The physics engine includes several Constraints that apply force or torque to move one or more assemblies. This article outlines every mover constraint and how to create them in Studio.
In addition to the mover constraints covered in this article, numerous mechanical constraints exist to simulate real or conceptual connections such as hinges, springs, motors, ropes, and more.
Constraint Visualization
To accurately visualize constraints in Studio, you can use the following options from the Model tab:
Show Welds — Show WeldConstraints, separately from the visualization of other constraints.
Constraint Details — Show complete visual details of non-weld constraints.
Scale — Relative scale of visualizations.
Creating Constraints
Mover constraints typically connect one or two Attachments. They can also connect one or two Bones (a sub-class of Attachment) in which case the constraint will use the animated position of those bones.
To create a mover constraint, you can use either the Create tool or the Explorer window.
To create a constraint on existing Parts, MeshParts, or Attachments using the Create tool:
In the Model tab, access the Create button's picker menu and select the desired constraint type, for example Angular Velocity.
In the 3D viewport, hover over any Part or MeshPart and click to add a new Attachment to the part at the visualized point. Alternatively, hover over and click an existing Attachment to use it for the constraint.
Some mover constraints utilize or support a secondary attachment in their functionality, so the tool might prompt you to repeat the previous step on another Part, MeshPart, or Attachment.

- [Raw data]
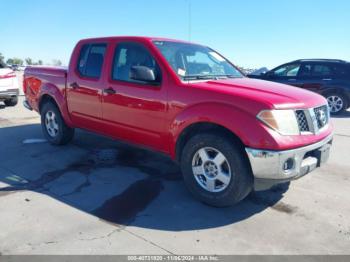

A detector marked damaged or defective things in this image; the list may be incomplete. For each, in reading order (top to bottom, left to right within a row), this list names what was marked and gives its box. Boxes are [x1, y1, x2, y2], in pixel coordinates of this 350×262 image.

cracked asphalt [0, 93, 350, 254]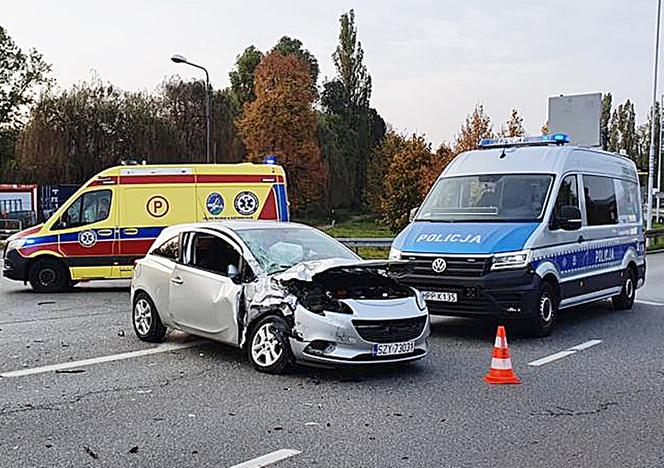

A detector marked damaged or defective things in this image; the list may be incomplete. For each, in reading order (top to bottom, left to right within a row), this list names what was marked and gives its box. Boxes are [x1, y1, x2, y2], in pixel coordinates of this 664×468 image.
==
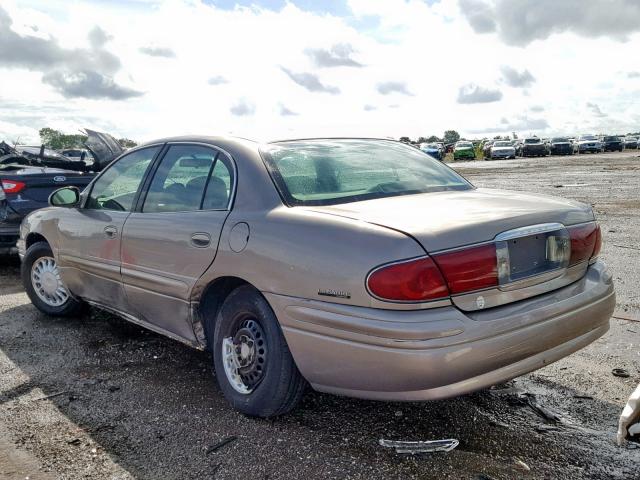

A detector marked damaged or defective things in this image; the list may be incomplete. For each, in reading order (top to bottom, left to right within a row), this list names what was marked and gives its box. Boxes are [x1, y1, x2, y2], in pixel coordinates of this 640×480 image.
---
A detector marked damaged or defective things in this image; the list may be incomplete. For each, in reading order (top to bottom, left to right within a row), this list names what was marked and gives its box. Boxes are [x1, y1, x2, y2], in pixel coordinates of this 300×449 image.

- [Task objective] Resume the article on mover constraints in Studio, continuing directly after its final sentence.

- [Task result]
AngularVelocity using one attachment 
AlignPosition using two attachments
Mover Constraints Overview
LinearVelocity
The LinearVelocity constraint applies force on an assembly to maintain a constant velocity. It can be set to apply force along a Vector3, line, or 2D plane.
The LinearVelocity constraint applies a force that attempts to maintain a constant linear velocity. If you want to control the amount of force applied, use a Vector Force constraint. Alternatively, if you only need initial linear velocity, set the AssemblyLinearVelocity property directly on the assembly.
Relativity
Application of velocity can be controlled through the constraint's RelativeTo property. If set to World, force will be applied in world coordinates, independent of the parent or attachment orientations. If set to Attachment0 or Attachment1, force will be applied relative to Attachment0 or Attachment1 respectively.
AngularVelocity
The AngularVelocity constraint applies torque on an assembly to maintain an angular velocity.
The AngularVelocity constraint applies torque that attempts to maintain a constant angular velocity. If you want to control the amount of torque applied, use a Torque constraint. Alternatively, if you only need initial angular velocity, set the AssemblyAngularVelocity method directly on the assembly.
Relativity
Application of velocity can be controlled through the constraint's RelativeTo property. If set to World, the angular velocity vector is used as is. If set to Attachment1 and the constraint's Attachment1 property is set to another attachment, the angular velocity will be affected by that of the other attachment as seen by how the upper-left red part's velocity affects the attached blue part's velocity.
Setting RelativeTo to Attachment1 also exposes the ReactionTorqueEnabled property.
AlignPosition
The AlignPosition constraint applies force to move two attachments together, or to move one attachment to a goal position. As indicated by the name, it only affects the position of the attachments, not their orientation (to align attachments by orientation, see Align Orientation).
By default, the constraint only applies force to Attachment0, although this behavior can be controlled through ReactionForceEnabled.
If this constraint attaches one part (A) to another part (B) that is anchored or connected to an anchored part (Z), part A will not be locally simulated when interacting with a player.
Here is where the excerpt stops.